Calorie Math: Protein Density Vs. Total Intake
Protein grams per 100 g cooked tell only half the story. If you’re balancing calories, lean round and sirloin cuts give more protein per calorie than ribeye or short ribs. If you’re bulking and calories aren’t tight, any steak can fit—just scale the portion. Keep portions balanced. Most days, yes.
Doneness And Moisture Loss Change The Math
Cooked protein values rise as meat loses water. A steak cooked to medium-rare holds more moisture than well-done, so the grams per 100 g shift with doneness. If you cook everything past medium, expect a small bump in protein density with a larger bump in chew. For lean cuts, stop earlier to keep texture friendly.

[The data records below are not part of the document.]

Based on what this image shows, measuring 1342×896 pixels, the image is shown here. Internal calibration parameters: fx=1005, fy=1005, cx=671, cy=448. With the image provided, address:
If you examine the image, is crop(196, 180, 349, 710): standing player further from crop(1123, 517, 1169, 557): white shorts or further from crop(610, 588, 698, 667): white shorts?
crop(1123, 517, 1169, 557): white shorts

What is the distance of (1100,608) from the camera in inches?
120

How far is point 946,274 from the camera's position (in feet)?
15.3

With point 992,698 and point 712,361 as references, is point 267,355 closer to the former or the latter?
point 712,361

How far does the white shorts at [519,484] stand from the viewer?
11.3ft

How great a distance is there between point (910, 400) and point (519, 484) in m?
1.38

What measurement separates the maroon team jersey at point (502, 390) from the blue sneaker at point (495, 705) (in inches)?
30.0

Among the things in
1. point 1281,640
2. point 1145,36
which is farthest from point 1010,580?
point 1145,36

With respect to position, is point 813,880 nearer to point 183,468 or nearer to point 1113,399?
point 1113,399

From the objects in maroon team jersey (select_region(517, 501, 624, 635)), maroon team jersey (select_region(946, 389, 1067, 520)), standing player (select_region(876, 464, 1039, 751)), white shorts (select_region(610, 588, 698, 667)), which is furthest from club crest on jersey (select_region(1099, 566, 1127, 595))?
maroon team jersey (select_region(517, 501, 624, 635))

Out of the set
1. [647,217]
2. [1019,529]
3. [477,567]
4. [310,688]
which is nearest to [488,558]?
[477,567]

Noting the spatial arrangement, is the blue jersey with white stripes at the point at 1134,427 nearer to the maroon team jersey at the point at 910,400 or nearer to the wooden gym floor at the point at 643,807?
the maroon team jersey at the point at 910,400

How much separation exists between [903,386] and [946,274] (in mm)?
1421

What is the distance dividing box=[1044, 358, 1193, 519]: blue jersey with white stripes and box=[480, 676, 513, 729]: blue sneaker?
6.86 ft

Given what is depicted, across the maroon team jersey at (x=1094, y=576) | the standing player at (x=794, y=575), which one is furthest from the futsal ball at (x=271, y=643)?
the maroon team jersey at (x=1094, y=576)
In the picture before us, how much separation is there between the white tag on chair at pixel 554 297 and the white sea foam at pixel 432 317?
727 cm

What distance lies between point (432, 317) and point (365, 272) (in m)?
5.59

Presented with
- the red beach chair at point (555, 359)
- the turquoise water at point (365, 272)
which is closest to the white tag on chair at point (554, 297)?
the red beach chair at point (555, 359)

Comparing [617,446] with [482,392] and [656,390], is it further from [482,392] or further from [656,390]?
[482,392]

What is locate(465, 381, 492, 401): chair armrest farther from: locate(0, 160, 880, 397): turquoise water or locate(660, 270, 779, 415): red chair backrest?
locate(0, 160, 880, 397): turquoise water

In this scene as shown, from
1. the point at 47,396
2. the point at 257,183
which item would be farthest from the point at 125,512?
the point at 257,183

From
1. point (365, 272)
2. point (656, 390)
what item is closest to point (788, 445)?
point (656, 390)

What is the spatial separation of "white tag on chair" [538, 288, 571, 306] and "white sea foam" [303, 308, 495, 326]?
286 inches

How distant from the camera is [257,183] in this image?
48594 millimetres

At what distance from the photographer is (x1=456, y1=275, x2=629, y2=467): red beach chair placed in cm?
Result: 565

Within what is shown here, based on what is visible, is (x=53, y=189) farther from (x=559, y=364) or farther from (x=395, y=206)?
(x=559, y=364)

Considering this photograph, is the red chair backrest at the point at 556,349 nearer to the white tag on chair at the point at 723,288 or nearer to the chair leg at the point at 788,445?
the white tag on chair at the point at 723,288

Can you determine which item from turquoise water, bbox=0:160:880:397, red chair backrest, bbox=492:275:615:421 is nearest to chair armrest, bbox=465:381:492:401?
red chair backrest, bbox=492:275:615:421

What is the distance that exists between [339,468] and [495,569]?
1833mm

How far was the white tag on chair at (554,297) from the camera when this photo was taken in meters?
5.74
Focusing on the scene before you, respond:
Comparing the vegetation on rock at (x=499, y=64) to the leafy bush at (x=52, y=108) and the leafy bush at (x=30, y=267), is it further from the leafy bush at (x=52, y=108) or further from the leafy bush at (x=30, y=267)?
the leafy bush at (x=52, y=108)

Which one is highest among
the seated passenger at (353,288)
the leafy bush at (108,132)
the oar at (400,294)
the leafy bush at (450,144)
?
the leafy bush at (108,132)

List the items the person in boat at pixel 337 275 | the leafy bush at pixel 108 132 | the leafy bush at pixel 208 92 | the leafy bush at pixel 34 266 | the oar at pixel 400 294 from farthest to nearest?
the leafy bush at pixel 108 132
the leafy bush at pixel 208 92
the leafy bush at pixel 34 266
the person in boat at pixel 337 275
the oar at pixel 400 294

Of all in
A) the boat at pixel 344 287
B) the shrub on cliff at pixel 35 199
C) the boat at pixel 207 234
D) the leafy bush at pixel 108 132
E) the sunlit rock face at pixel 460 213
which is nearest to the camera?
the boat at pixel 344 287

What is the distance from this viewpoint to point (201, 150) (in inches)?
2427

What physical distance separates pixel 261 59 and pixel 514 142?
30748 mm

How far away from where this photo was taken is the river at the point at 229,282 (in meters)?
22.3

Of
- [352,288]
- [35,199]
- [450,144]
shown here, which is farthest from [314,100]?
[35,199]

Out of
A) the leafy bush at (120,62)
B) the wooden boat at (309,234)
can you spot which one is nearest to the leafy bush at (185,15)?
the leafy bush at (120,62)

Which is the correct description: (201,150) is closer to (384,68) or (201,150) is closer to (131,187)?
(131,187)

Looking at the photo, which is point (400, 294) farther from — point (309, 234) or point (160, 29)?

Yield And Portion Planning For Protein Targets
Raw-to-cooked yield matters when you plan grams per plate. A one-pound top sirloin steak often yields about two-thirds of that weight after trimming and cooking. If you’re aiming for 40–50 g protein at dinner, start with 6–8 ounces cooked from round, sirloin, or flank. That serving keeps fats modest while the protein number stays high.
Common Mistakes That Shrink Your Protein Per Bite
Over-Trimming Or Butterfly Cuts
Shaving steaks into thin cutlets seems convenient, yet the extra surface area bleeds moisture. Stick to a thicker cut and keep the sear quick.
Low-Heat, Long Cooks For Lean Steaks
Braising top round or flank for hours dries the fibers and beats up the texture. Save wet methods for chuck or short ribs and keep lean steaks on the grill or under the broiler.
Skipping The Rest
Slice too soon and juices run. Resting preserves yield, which protects the grams of protein you planned on.
Beef Cuts With Highest Protein In A Nutshell
For the biggest protein return by weight, choose the round (eye of round, top round), top sirloin, and flank steak. Keep trims tight, cook with dry heat, rest well, and slice across the grain. That rhythm delivers steady results meal after meal.
References used for cut names, trims, and cooked nutrient ranges include official retail beef cut nutrient tables and the underlying USDA FoodData Central entries for common steaks and roasts.